Jika terjadi suatu kejadian yang menimpa negeri kita, maka biasakan untuk memakai fatwa para ulama di negeri ini. Karena fatwa mereka lebih akurat dan sesuai dengan realita yang terjadi di sini. Dalam berfatwa perlu mempertimbangkan empat hal, yaitu : waktu, tempat, kondisi dan manusia. Dan fatwa akan berubah-ubah sesuai perubahan empat hal di atas.
Untuk kejadian-kejadian yang sifatnya besar, penting, dan menyangkut urusan banyak orang, maka serahkan ke lembaga fatwa yang mempunyai otoritas untuk itu. Kalau di Indonesia, maka Majelis Ulama Indonesia (MUI). Jangan fatwa sendiri-sendiri. Terkhusus masalah yang berkaitan dengan penyebaran virus Covid -19 (Corona).
Jangan sembarangan menukil fatwa dari luar negeri, karena fatwa itu dikeluarkan dengan penyesuaian kondisi negeri tersebut. Jika diterapkan di Indonesia, belum tentu cocok, bahkan bisa menimbulkan mudharat.
Dan ingat, fatwa itu bukan hukum. Dua hal ini berbeda. Kalau hukum tidak akan pernah berubah dengan empat hal diatas. Maka kalau kita menukil hukum dari ulama luar, maka tidak masalah. Bagi yang sudah tamat belajar ilmu ushul fiqh, insya Allah akan paham masalah ini. Untuk yang belum belajar atau belum paham, silahkan belajar dulu.
Kalau memperhatikan dalil-dalil yang ada serta berbagai kaidah dan maqashid syari’ah, maka fatwa ulama yang menganjuran untuk sementara waktu menunaikan ibadah shalat lima waktu di rumah dan mengganti shalat Jumat dengan shalat Dhuhur disebabkan adanya penyebaran virus Corona, sangatlah tepat.
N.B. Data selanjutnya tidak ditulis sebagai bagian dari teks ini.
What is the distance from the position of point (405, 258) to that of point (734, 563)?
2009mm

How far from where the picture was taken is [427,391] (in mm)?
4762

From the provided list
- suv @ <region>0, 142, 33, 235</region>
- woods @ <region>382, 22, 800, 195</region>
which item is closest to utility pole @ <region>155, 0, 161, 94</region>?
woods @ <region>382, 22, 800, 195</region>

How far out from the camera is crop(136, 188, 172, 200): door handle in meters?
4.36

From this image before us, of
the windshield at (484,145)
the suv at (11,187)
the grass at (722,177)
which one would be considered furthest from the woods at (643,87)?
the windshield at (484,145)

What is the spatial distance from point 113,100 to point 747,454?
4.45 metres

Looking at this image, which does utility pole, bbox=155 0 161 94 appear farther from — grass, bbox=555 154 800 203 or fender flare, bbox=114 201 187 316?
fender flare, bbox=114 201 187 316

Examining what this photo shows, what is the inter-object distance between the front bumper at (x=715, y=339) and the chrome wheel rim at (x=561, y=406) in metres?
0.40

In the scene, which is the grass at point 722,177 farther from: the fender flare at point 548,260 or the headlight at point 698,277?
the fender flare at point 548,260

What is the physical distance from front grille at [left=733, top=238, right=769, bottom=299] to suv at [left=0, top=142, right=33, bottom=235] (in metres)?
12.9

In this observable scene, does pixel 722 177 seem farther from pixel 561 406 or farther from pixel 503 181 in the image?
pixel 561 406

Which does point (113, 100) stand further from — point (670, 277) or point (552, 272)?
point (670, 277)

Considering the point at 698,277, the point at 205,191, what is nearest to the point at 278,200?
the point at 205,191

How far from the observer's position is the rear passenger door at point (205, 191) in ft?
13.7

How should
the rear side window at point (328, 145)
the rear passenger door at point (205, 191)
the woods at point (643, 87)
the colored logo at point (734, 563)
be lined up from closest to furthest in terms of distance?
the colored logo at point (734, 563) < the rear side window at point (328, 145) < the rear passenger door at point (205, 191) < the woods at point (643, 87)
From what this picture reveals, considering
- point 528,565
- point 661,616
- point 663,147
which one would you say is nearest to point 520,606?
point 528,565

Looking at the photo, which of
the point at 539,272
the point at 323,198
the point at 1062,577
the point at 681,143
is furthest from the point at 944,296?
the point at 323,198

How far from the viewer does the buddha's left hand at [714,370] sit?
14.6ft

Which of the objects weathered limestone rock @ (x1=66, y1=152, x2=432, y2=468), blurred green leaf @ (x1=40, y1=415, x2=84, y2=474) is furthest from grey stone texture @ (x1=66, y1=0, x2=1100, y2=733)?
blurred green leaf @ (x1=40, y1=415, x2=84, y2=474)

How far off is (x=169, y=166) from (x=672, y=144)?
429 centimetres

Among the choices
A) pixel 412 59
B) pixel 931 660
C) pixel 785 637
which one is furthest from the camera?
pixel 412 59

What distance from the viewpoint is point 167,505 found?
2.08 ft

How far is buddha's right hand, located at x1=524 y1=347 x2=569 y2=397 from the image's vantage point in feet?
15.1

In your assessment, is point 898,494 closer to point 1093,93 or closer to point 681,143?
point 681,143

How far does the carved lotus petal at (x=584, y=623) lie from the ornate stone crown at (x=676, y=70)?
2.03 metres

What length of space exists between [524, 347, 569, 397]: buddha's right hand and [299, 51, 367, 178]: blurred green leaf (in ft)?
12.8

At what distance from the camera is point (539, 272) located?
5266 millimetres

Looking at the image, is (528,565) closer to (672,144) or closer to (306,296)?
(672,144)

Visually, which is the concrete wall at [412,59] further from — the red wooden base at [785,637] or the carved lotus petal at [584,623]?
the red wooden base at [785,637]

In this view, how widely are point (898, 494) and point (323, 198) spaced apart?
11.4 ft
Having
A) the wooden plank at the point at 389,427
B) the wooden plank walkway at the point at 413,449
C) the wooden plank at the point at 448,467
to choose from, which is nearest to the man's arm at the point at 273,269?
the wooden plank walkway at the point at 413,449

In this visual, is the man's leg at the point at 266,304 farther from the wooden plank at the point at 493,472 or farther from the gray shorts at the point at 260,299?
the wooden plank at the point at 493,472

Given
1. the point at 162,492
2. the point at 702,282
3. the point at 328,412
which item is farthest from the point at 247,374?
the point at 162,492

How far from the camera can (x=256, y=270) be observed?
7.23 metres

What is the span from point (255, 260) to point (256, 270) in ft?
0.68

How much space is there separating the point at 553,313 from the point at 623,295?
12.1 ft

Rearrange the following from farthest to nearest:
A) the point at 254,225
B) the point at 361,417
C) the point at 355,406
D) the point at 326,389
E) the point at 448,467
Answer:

Karena dalam kondisi ini, menjaga diri dari kemudharatan atau kebinasaan lebih diutamakan. Di sini berlaku kaidah : “Menolak kerusakan/kemudharatan lebih diutamakan dari mengambil manfaat.”
Selain itu, hal ini juga sebagai langkah preventif untuk terjadinya mudharat yang lebih besar. Semua perkara yang akan menjadi sebab terjadinya sebuah kemudharatan, maka harus dihindari.
Jika syari’at saja membolehkan seorang untuk meninggalkan shalat berjama’ah karena alasan hujan, sakit, makan bawang, hidangan sudah siap, menahan buang air kecil dan buang air besar, dan yang semisalnya, yang semua ini sifatnya lebih ringan dan sebagian mudharatnya hanya kembali kepada personal, maka alasan penyebaran virus Corona tentu lebih diperbolehkan lagi. Selain mudharatnya besar, sifatnya juga merata.
Imam Asy-Syirazi Asy-Syafi'i –rahimahullah- (w.476 H) menyatakan :
وَمِنْهَا أَنْ يَخَافَ ضَرَرًا فِي نَفْسِهِ
“Diantaranya (alasan untuk meninggalkan shalat berjama’ah), adalah seorang mengkhawatirkan kemudharatan pada dirinya.” [ Al-Muhadzdzab, lewat kitab Al-Majmu’ : 4/205 ].
Kemudharatan di sini tidak harus bersifat muhaqqaq (pasti), tapi cukup dengan praduga kuat. Keterangan ini berlaku untuk daerah yang terjadi penyebaran virus Corona pada tingkat yang mengkhawatirkan menurut keterangan pihak berwenang dan para ahli. Wallahu a’lam bish shawab.